My relationship with sewing machines

Singer treadle sewing machine

Singer treadle sewing machine – All sorts of wonderful things were kept in the drawers on the sides!

When I was young, the neighbor lady on the corner took in sewing. After school I’d often go over to her house and play with the scraps of fabric she collected just for me in a box she kept beside the machine.

Some of my earliest memories are of the clickety-clack of her treadle moving up and down. She didn’t seem to mind my being there, and my mom would call when supper was ready. “I’ll send her right home,” Mrs. Peak would say.

Singer featherweight

A Singer featherweight, weighing in at 11 pounds

Fast forward to my graduation from high school. I’d longed for some fancy present, but instead, my mother gave me…a Singer featherweight. And then taught me how to use it.
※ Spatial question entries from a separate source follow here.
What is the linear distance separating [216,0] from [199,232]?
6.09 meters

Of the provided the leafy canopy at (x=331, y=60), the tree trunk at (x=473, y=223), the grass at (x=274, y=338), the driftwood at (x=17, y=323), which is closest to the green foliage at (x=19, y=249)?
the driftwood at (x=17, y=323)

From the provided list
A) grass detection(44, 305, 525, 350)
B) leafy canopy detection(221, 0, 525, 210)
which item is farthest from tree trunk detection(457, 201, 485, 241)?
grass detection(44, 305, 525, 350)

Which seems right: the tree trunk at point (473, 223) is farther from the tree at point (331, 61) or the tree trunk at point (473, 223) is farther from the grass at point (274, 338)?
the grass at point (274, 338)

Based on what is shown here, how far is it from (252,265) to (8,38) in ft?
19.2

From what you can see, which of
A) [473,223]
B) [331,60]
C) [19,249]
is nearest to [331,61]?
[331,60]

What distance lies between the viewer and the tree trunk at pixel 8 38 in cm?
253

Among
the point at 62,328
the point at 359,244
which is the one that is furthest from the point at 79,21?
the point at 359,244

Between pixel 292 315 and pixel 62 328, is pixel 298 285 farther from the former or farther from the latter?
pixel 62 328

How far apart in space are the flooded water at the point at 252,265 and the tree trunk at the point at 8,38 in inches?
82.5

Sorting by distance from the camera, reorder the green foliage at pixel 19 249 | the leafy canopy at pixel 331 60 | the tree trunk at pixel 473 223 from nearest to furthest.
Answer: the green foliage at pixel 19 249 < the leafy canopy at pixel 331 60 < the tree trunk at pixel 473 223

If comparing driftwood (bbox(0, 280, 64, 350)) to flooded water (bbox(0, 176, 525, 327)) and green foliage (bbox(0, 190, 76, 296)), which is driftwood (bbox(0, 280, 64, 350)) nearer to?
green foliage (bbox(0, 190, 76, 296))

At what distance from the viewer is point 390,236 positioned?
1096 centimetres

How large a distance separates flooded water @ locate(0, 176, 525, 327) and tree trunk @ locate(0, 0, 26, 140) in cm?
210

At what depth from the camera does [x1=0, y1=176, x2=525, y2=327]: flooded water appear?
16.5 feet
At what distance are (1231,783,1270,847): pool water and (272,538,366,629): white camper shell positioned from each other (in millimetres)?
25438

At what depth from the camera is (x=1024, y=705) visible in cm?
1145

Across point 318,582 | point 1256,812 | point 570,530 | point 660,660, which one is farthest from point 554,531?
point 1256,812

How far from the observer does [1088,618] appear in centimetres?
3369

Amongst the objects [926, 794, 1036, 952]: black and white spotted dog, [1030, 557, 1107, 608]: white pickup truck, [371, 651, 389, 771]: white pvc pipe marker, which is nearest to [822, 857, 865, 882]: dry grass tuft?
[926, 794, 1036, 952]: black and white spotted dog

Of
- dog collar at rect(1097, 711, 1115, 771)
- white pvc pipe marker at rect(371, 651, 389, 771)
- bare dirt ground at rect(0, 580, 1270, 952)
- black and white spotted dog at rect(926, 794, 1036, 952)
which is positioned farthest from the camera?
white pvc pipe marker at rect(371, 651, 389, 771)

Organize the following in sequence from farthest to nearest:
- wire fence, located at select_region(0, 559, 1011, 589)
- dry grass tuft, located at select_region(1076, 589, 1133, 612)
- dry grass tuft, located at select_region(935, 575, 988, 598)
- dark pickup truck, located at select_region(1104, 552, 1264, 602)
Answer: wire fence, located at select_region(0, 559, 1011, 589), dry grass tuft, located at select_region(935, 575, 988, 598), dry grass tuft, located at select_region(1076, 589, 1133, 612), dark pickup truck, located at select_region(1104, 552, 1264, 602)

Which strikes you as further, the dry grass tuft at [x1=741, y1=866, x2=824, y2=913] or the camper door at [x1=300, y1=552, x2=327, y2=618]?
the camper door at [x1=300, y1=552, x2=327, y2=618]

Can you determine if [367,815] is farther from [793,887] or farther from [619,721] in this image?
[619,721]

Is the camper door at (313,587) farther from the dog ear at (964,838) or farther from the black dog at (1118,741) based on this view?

The Singer featherweight was first made at the onset of the depression, as a way that women could sew clothes for their family during those difficult times.

Weighing in at 11 pounds, it did only one thing–sew a straight line. Singer stopped making them in 1964, but they were so well constructed there are many still around, now collectors’ items that still operate as designed.

And yes, my daughter got one when she graduated from high school to take with her to the dorm room!

Singer athena 2000 sewing machine

A Singer Athena 2000 sewing machine–lots of buttons to push

When I got married, a new sewing machine seemed just the thing for a bride in the 60s. I can’t remember my first machine, but when I traded it in on the next model, I was quite disappointed that this baby above didn’t have a life-time guarantee like my first one did!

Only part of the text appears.